Près de deux siècles plus tard, en 1979, l'avocat Maurice Bishop avait démarré une nouvelle révolution inspirée, à en croire le guide, par the communist dictatorship in Cuba and Nicaragua, mais dont Lisbeth Salander s'était rapidement fait une tout autre image après avoir rencontré Philip Campbell — professeur, bibliothécaire et prédicateur baptiste. Elle était descendue dans sa guesthouse pour ses premiers jours sur l'île. On pouvait résumer ainsi l'histoire : Bishop avait été un leader extrêmement populaire qui avait renversé un dictateur fou, fanatique d'ovnis par-dessus le marché et qui dilapidait une partie du maigre budget de l'Etat dans la chasse aux soucoupes volantes. Bishop avait plaidé pour une démocratie économique et introduit les premières lois du pays sur l'égalité des sexes avant d'être assassiné en 1983 par une horde de stalinistes écervelés, qui depuis séjournaient dans la prison de l'île.
Après l'assassinat, inclus dans un massacre d'environ cent vingt personnes, dont le ministre des Affaires étrangères, le ministre de la Condition féminine et quelques leaders syndicaux importants, les Etats-Unis étaient intervenus en débarquant sur l'île pour y rétablir la démocratie. Conséquence directe pour la Grenade, le chômage était passé de six à près de cinquante pour cent et le trafic de cocaïne était redevenu la source de revenus la plus importante, toutes catégories confondues. Philip Campbell avait secoué la tête en lisant la description dans le guide de Lisbeth et lui avait donné quelques bons conseils concernant les personnes et les quartiers qu'elle devait éviter une fois la nuit tombée.

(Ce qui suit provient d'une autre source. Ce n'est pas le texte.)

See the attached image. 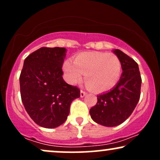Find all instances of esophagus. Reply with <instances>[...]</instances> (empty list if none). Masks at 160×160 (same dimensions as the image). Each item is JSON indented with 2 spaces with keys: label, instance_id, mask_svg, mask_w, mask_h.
<instances>
[{
  "label": "esophagus",
  "instance_id": "obj_1",
  "mask_svg": "<svg viewBox=\"0 0 160 160\" xmlns=\"http://www.w3.org/2000/svg\"><path fill=\"white\" fill-rule=\"evenodd\" d=\"M86 95V92L85 91H83V90L80 91V97H81V98H82V97L85 96Z\"/></svg>",
  "mask_w": 160,
  "mask_h": 160
}]
</instances>
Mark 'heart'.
<instances>
[{
    "label": "heart",
    "mask_w": 160,
    "mask_h": 160,
    "mask_svg": "<svg viewBox=\"0 0 160 160\" xmlns=\"http://www.w3.org/2000/svg\"><path fill=\"white\" fill-rule=\"evenodd\" d=\"M68 82L76 84L85 74L87 86L92 90L102 92L117 85L122 72V63L113 53L87 52L75 57L74 62L66 60L63 64Z\"/></svg>",
    "instance_id": "b5f03b06"
}]
</instances>
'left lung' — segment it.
Returning a JSON list of instances; mask_svg holds the SVG:
<instances>
[{"label":"left lung","mask_w":160,"mask_h":160,"mask_svg":"<svg viewBox=\"0 0 160 160\" xmlns=\"http://www.w3.org/2000/svg\"><path fill=\"white\" fill-rule=\"evenodd\" d=\"M113 52L122 63V75L113 89L97 95V104L89 111L95 122L108 127L117 126L127 120L141 95V78L136 62L120 49Z\"/></svg>","instance_id":"8db88e82"}]
</instances>
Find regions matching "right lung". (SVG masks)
<instances>
[{
  "label": "right lung",
  "mask_w": 160,
  "mask_h": 160,
  "mask_svg": "<svg viewBox=\"0 0 160 160\" xmlns=\"http://www.w3.org/2000/svg\"><path fill=\"white\" fill-rule=\"evenodd\" d=\"M66 51L63 47H41L24 61L19 77L22 101L31 118L42 127L64 123L71 102L80 96V89L62 78Z\"/></svg>",
  "instance_id": "right-lung-1"
}]
</instances>
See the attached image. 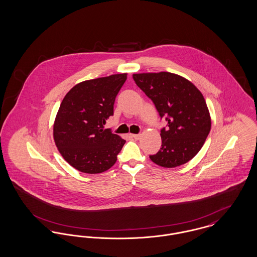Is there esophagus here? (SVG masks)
<instances>
[{"label":"esophagus","instance_id":"1","mask_svg":"<svg viewBox=\"0 0 257 257\" xmlns=\"http://www.w3.org/2000/svg\"><path fill=\"white\" fill-rule=\"evenodd\" d=\"M131 136H132V137H133V138H134L135 140H139V139H140V138H141V136H142V135H141V134H132V135H131Z\"/></svg>","mask_w":257,"mask_h":257}]
</instances>
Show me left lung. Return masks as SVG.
<instances>
[{
	"label": "left lung",
	"mask_w": 257,
	"mask_h": 257,
	"mask_svg": "<svg viewBox=\"0 0 257 257\" xmlns=\"http://www.w3.org/2000/svg\"><path fill=\"white\" fill-rule=\"evenodd\" d=\"M137 86L152 100L167 128L161 130L162 147L149 158L163 168H175L193 159L211 129L205 99L192 82L171 72L133 74Z\"/></svg>",
	"instance_id": "8db88e82"
}]
</instances>
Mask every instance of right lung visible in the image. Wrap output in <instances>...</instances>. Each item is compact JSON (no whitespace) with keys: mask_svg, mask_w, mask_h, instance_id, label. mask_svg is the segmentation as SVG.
<instances>
[{"mask_svg":"<svg viewBox=\"0 0 257 257\" xmlns=\"http://www.w3.org/2000/svg\"><path fill=\"white\" fill-rule=\"evenodd\" d=\"M127 73L87 80L74 86L61 101L54 122V141L74 169L95 174L117 160L125 140L103 129L113 114L114 100Z\"/></svg>","mask_w":257,"mask_h":257,"instance_id":"add662e5","label":"right lung"}]
</instances>
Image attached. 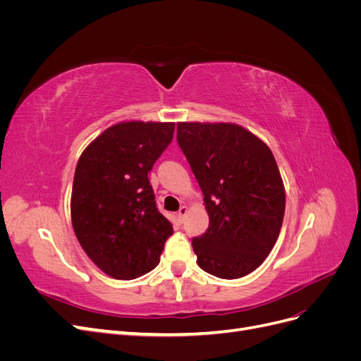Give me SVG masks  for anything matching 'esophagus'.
I'll use <instances>...</instances> for the list:
<instances>
[{
  "mask_svg": "<svg viewBox=\"0 0 361 361\" xmlns=\"http://www.w3.org/2000/svg\"><path fill=\"white\" fill-rule=\"evenodd\" d=\"M187 212H188V207H187V206H180V209H179V212H178L179 221H183V218H185V215H187Z\"/></svg>",
  "mask_w": 361,
  "mask_h": 361,
  "instance_id": "1",
  "label": "esophagus"
}]
</instances>
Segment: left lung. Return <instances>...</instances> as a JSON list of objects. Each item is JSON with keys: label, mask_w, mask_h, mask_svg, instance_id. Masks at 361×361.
<instances>
[{"label": "left lung", "mask_w": 361, "mask_h": 361, "mask_svg": "<svg viewBox=\"0 0 361 361\" xmlns=\"http://www.w3.org/2000/svg\"><path fill=\"white\" fill-rule=\"evenodd\" d=\"M178 145L204 195L209 227L192 239L199 267L233 280L253 272L274 247L285 187L269 147L235 123H178Z\"/></svg>", "instance_id": "left-lung-1"}]
</instances>
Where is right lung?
I'll list each match as a JSON object with an SVG mask.
<instances>
[{
	"label": "right lung",
	"instance_id": "add662e5",
	"mask_svg": "<svg viewBox=\"0 0 361 361\" xmlns=\"http://www.w3.org/2000/svg\"><path fill=\"white\" fill-rule=\"evenodd\" d=\"M173 133L174 123H117L93 140L76 164L73 231L87 256L113 279L147 274L173 233L147 178Z\"/></svg>",
	"mask_w": 361,
	"mask_h": 361
}]
</instances>
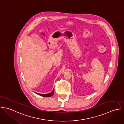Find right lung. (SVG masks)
I'll list each match as a JSON object with an SVG mask.
<instances>
[{
  "label": "right lung",
  "mask_w": 124,
  "mask_h": 124,
  "mask_svg": "<svg viewBox=\"0 0 124 124\" xmlns=\"http://www.w3.org/2000/svg\"><path fill=\"white\" fill-rule=\"evenodd\" d=\"M35 93L40 95V96H43V97H51L54 94V89H53V90L49 93H47V94H40V93Z\"/></svg>",
  "instance_id": "right-lung-1"
}]
</instances>
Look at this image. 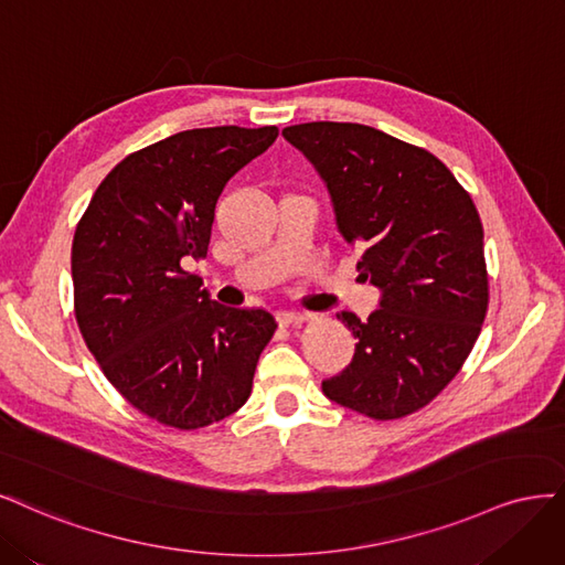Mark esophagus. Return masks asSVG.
Segmentation results:
<instances>
[{"instance_id":"1","label":"esophagus","mask_w":565,"mask_h":565,"mask_svg":"<svg viewBox=\"0 0 565 565\" xmlns=\"http://www.w3.org/2000/svg\"><path fill=\"white\" fill-rule=\"evenodd\" d=\"M277 319L281 326H300L307 321V315L305 312H279Z\"/></svg>"}]
</instances>
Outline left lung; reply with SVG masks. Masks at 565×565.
<instances>
[{
    "instance_id": "8db88e82",
    "label": "left lung",
    "mask_w": 565,
    "mask_h": 565,
    "mask_svg": "<svg viewBox=\"0 0 565 565\" xmlns=\"http://www.w3.org/2000/svg\"><path fill=\"white\" fill-rule=\"evenodd\" d=\"M281 136L312 163L335 227L380 290L369 319L340 312L356 350L321 382L331 402L373 420L427 406L458 375L488 309L483 227L471 196L427 150L373 126L309 121Z\"/></svg>"
}]
</instances>
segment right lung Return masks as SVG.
<instances>
[{"mask_svg":"<svg viewBox=\"0 0 565 565\" xmlns=\"http://www.w3.org/2000/svg\"><path fill=\"white\" fill-rule=\"evenodd\" d=\"M277 126L190 129L105 175L72 242L79 331L119 394L152 420L199 429L239 411L277 321L225 307L185 265L206 258L227 180Z\"/></svg>","mask_w":565,"mask_h":565,"instance_id":"obj_1","label":"right lung"}]
</instances>
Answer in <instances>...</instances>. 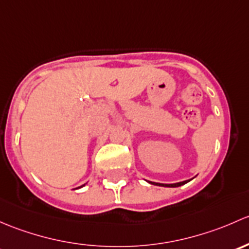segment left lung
<instances>
[{"instance_id": "8db88e82", "label": "left lung", "mask_w": 249, "mask_h": 249, "mask_svg": "<svg viewBox=\"0 0 249 249\" xmlns=\"http://www.w3.org/2000/svg\"><path fill=\"white\" fill-rule=\"evenodd\" d=\"M187 182H189V180L187 181H182V182H178V183H158V182H151L148 181V183L151 184H155V186H160V187H180L182 184L187 183Z\"/></svg>"}]
</instances>
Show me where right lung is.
I'll list each match as a JSON object with an SVG mask.
<instances>
[{"label": "right lung", "instance_id": "obj_1", "mask_svg": "<svg viewBox=\"0 0 249 249\" xmlns=\"http://www.w3.org/2000/svg\"><path fill=\"white\" fill-rule=\"evenodd\" d=\"M84 186H85V184H83V186H80V187H78V188H81V187H84Z\"/></svg>", "mask_w": 249, "mask_h": 249}]
</instances>
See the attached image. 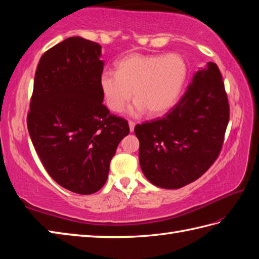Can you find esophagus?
Listing matches in <instances>:
<instances>
[{"label": "esophagus", "mask_w": 259, "mask_h": 259, "mask_svg": "<svg viewBox=\"0 0 259 259\" xmlns=\"http://www.w3.org/2000/svg\"><path fill=\"white\" fill-rule=\"evenodd\" d=\"M135 126H136V122H134V121H129V128H130V133H134V130H135Z\"/></svg>", "instance_id": "esophagus-1"}]
</instances>
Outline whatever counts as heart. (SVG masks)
Listing matches in <instances>:
<instances>
[{"label": "heart", "mask_w": 259, "mask_h": 259, "mask_svg": "<svg viewBox=\"0 0 259 259\" xmlns=\"http://www.w3.org/2000/svg\"><path fill=\"white\" fill-rule=\"evenodd\" d=\"M187 78L185 60L176 53L129 54L115 63V72L103 71L99 85L108 108L121 112L135 97L129 108L134 117L167 112L177 102Z\"/></svg>", "instance_id": "1"}]
</instances>
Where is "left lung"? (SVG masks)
I'll return each instance as SVG.
<instances>
[{
  "label": "left lung",
  "instance_id": "left-lung-1",
  "mask_svg": "<svg viewBox=\"0 0 259 259\" xmlns=\"http://www.w3.org/2000/svg\"><path fill=\"white\" fill-rule=\"evenodd\" d=\"M228 121L222 73L208 62L164 117L135 126L146 178L160 188L178 189L201 177L221 152Z\"/></svg>",
  "mask_w": 259,
  "mask_h": 259
}]
</instances>
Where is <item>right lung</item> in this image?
<instances>
[{
  "label": "right lung",
  "mask_w": 259,
  "mask_h": 259,
  "mask_svg": "<svg viewBox=\"0 0 259 259\" xmlns=\"http://www.w3.org/2000/svg\"><path fill=\"white\" fill-rule=\"evenodd\" d=\"M101 46L65 38L40 59L27 114V130L51 178L75 194L106 184L110 161L129 134L126 120L102 104Z\"/></svg>",
  "instance_id": "obj_1"
}]
</instances>
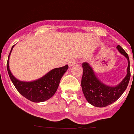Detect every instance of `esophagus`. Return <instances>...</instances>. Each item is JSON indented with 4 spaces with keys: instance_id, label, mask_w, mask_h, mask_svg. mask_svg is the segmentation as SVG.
<instances>
[{
    "instance_id": "34e87169",
    "label": "esophagus",
    "mask_w": 134,
    "mask_h": 134,
    "mask_svg": "<svg viewBox=\"0 0 134 134\" xmlns=\"http://www.w3.org/2000/svg\"><path fill=\"white\" fill-rule=\"evenodd\" d=\"M76 64V61L74 60H70L68 62V64L69 66V67L72 66L73 65H74Z\"/></svg>"
}]
</instances>
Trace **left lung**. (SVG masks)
Wrapping results in <instances>:
<instances>
[{
  "instance_id": "obj_1",
  "label": "left lung",
  "mask_w": 134,
  "mask_h": 134,
  "mask_svg": "<svg viewBox=\"0 0 134 134\" xmlns=\"http://www.w3.org/2000/svg\"><path fill=\"white\" fill-rule=\"evenodd\" d=\"M117 49L121 54L127 58L128 66L125 77L118 85L114 86L105 85L96 76L93 68L87 62L82 64L83 74L81 86L86 100L94 107H104L111 105L122 95L127 88L130 79V64L129 56L120 46Z\"/></svg>"
}]
</instances>
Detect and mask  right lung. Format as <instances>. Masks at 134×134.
<instances>
[{
	"label": "right lung",
	"mask_w": 134,
	"mask_h": 134,
	"mask_svg": "<svg viewBox=\"0 0 134 134\" xmlns=\"http://www.w3.org/2000/svg\"><path fill=\"white\" fill-rule=\"evenodd\" d=\"M14 46L12 47L9 55L7 66L9 77L19 93L34 103L43 102L52 97L58 88L62 77L68 69V65L54 68L37 80L30 82L21 81L12 74L9 68V57Z\"/></svg>",
	"instance_id": "right-lung-1"
}]
</instances>
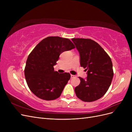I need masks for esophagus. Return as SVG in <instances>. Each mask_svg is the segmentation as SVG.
<instances>
[{
    "label": "esophagus",
    "mask_w": 132,
    "mask_h": 132,
    "mask_svg": "<svg viewBox=\"0 0 132 132\" xmlns=\"http://www.w3.org/2000/svg\"><path fill=\"white\" fill-rule=\"evenodd\" d=\"M70 76H71V78H73L75 77V75H71H71H70Z\"/></svg>",
    "instance_id": "34e87169"
}]
</instances>
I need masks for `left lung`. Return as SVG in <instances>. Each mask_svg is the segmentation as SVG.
Instances as JSON below:
<instances>
[{
	"label": "left lung",
	"instance_id": "obj_1",
	"mask_svg": "<svg viewBox=\"0 0 132 132\" xmlns=\"http://www.w3.org/2000/svg\"><path fill=\"white\" fill-rule=\"evenodd\" d=\"M78 51L81 67L87 70L86 79L79 77L75 87L77 96L84 102L101 98L109 89L113 77L112 61L102 48L91 39L72 38Z\"/></svg>",
	"mask_w": 132,
	"mask_h": 132
}]
</instances>
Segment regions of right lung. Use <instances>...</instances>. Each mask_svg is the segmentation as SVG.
<instances>
[{"instance_id": "obj_1", "label": "right lung", "mask_w": 132, "mask_h": 132, "mask_svg": "<svg viewBox=\"0 0 132 132\" xmlns=\"http://www.w3.org/2000/svg\"><path fill=\"white\" fill-rule=\"evenodd\" d=\"M74 48L70 39L58 36L45 38L35 47L27 58L24 72L27 85L36 96L49 101L61 96L70 75L59 74L53 66L60 54Z\"/></svg>"}]
</instances>
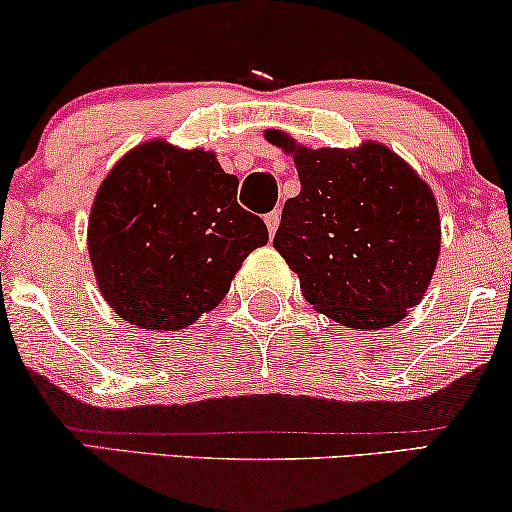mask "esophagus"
Here are the masks:
<instances>
[{"instance_id":"obj_1","label":"esophagus","mask_w":512,"mask_h":512,"mask_svg":"<svg viewBox=\"0 0 512 512\" xmlns=\"http://www.w3.org/2000/svg\"><path fill=\"white\" fill-rule=\"evenodd\" d=\"M280 221H282V214H280V211H270V214L265 216V225H268V232H270V235H275V232H277V225H280Z\"/></svg>"}]
</instances>
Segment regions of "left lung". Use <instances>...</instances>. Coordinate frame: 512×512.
Segmentation results:
<instances>
[{
	"label": "left lung",
	"mask_w": 512,
	"mask_h": 512,
	"mask_svg": "<svg viewBox=\"0 0 512 512\" xmlns=\"http://www.w3.org/2000/svg\"><path fill=\"white\" fill-rule=\"evenodd\" d=\"M265 141L294 157L301 192L287 199L272 247L317 313L348 329H386L426 296L440 258L430 185L383 143L305 148L287 131Z\"/></svg>",
	"instance_id": "1"
}]
</instances>
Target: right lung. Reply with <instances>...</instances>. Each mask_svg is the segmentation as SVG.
<instances>
[{
	"instance_id": "add662e5",
	"label": "right lung",
	"mask_w": 512,
	"mask_h": 512,
	"mask_svg": "<svg viewBox=\"0 0 512 512\" xmlns=\"http://www.w3.org/2000/svg\"><path fill=\"white\" fill-rule=\"evenodd\" d=\"M216 152L167 138L136 145L103 178L86 244L105 301L124 322L178 331L214 310L251 251L261 218L237 204Z\"/></svg>"
}]
</instances>
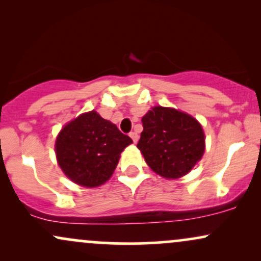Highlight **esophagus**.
Masks as SVG:
<instances>
[{"label": "esophagus", "mask_w": 261, "mask_h": 261, "mask_svg": "<svg viewBox=\"0 0 261 261\" xmlns=\"http://www.w3.org/2000/svg\"><path fill=\"white\" fill-rule=\"evenodd\" d=\"M128 135H130V137H131V139H133L134 143H136L137 141H139V135H137V133H135V131H131V133L128 134Z\"/></svg>", "instance_id": "34e87169"}]
</instances>
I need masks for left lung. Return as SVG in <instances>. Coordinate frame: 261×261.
Masks as SVG:
<instances>
[{
  "mask_svg": "<svg viewBox=\"0 0 261 261\" xmlns=\"http://www.w3.org/2000/svg\"><path fill=\"white\" fill-rule=\"evenodd\" d=\"M142 126L137 147L149 168L163 178H180L201 160L205 135L189 114L154 107L142 118Z\"/></svg>",
  "mask_w": 261,
  "mask_h": 261,
  "instance_id": "8db88e82",
  "label": "left lung"
}]
</instances>
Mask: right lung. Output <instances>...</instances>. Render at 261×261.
<instances>
[{
  "instance_id": "right-lung-1",
  "label": "right lung",
  "mask_w": 261,
  "mask_h": 261,
  "mask_svg": "<svg viewBox=\"0 0 261 261\" xmlns=\"http://www.w3.org/2000/svg\"><path fill=\"white\" fill-rule=\"evenodd\" d=\"M133 140L94 110L65 125L55 142L58 163L67 178L86 188L104 184Z\"/></svg>"
}]
</instances>
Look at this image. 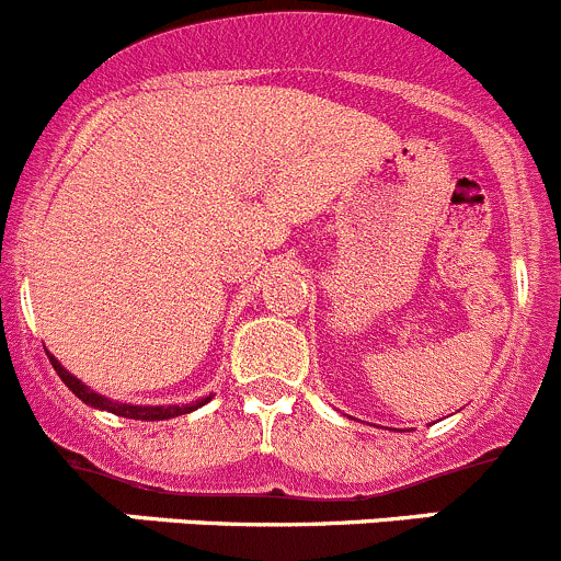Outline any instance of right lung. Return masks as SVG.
Here are the masks:
<instances>
[{"label": "right lung", "instance_id": "add662e5", "mask_svg": "<svg viewBox=\"0 0 561 561\" xmlns=\"http://www.w3.org/2000/svg\"><path fill=\"white\" fill-rule=\"evenodd\" d=\"M48 359H51V365H54V370L59 374V379L68 385V390H73V396H79V401H84L87 407H92V409H100V412L116 414V417L154 423V420H171V417H180V414H191V412H196V409H202L204 403L213 401V396L198 398V401H191V403H182V407H180V403H171V407H138V403L111 401V398H105V396H100V392L90 390V387H87L81 379H76L70 370H65V365L59 363L54 354H48Z\"/></svg>", "mask_w": 561, "mask_h": 561}]
</instances>
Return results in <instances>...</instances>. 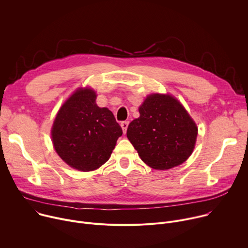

Dans le cas de Lisbeth Salander, les bons conseils étaient relativement inutiles. Par contre, elle avait totalement échappé au risque de faire connaissance avec la criminalité de la Grenade en tombant amoureuse de Grand Anse Beach juste au sud de Saint George's, une plage de sable d'une dizaine de kilomètres de long, très peu fréquentée, où elle pouvait se promener des heures sans obligation de discuter et sans rencontrer personne, si elle en avait envie. Elle s'était installée au Keys, un des rares hôtels américains à Grand Anse, et y avait passé sept semaines sans faire grand-chose d'autre que se promener sur la plage et manger du cbinups, fruit local dont le goût lui rappelait les groseilles à maquereau et qui l'avait totalement emballée.
C'était la basse saison et à peine un tiers des chambres de l'hôtel étaient occupées. Le problème était qu'aussi bien la tranquillité de Lisbeth que ses velléités d'études mathématiques avaient été brusquement dérangées par les bruits de disputes dans la chambre d'à côté.
MIKAEL BLOMKVIST APPUYA son index sur la sonnette de l'appartement de Lisbeth Salander dans Lundagatan. Il ne s'attendait pas à ce qu'elle ouvre, mais il avait pris l'habitude de passer par là une ou deux fois par mois, histoire de vérifier. Avançant un œil contre le volet dans la porte destiné au courrier, il put voir le tas de prospectus accumulés. Il était un peu plus de 22 heures et, compte tenu du peu de lumière, il avait du mal à estimer si le tas avait grandi depuis la dernière fois.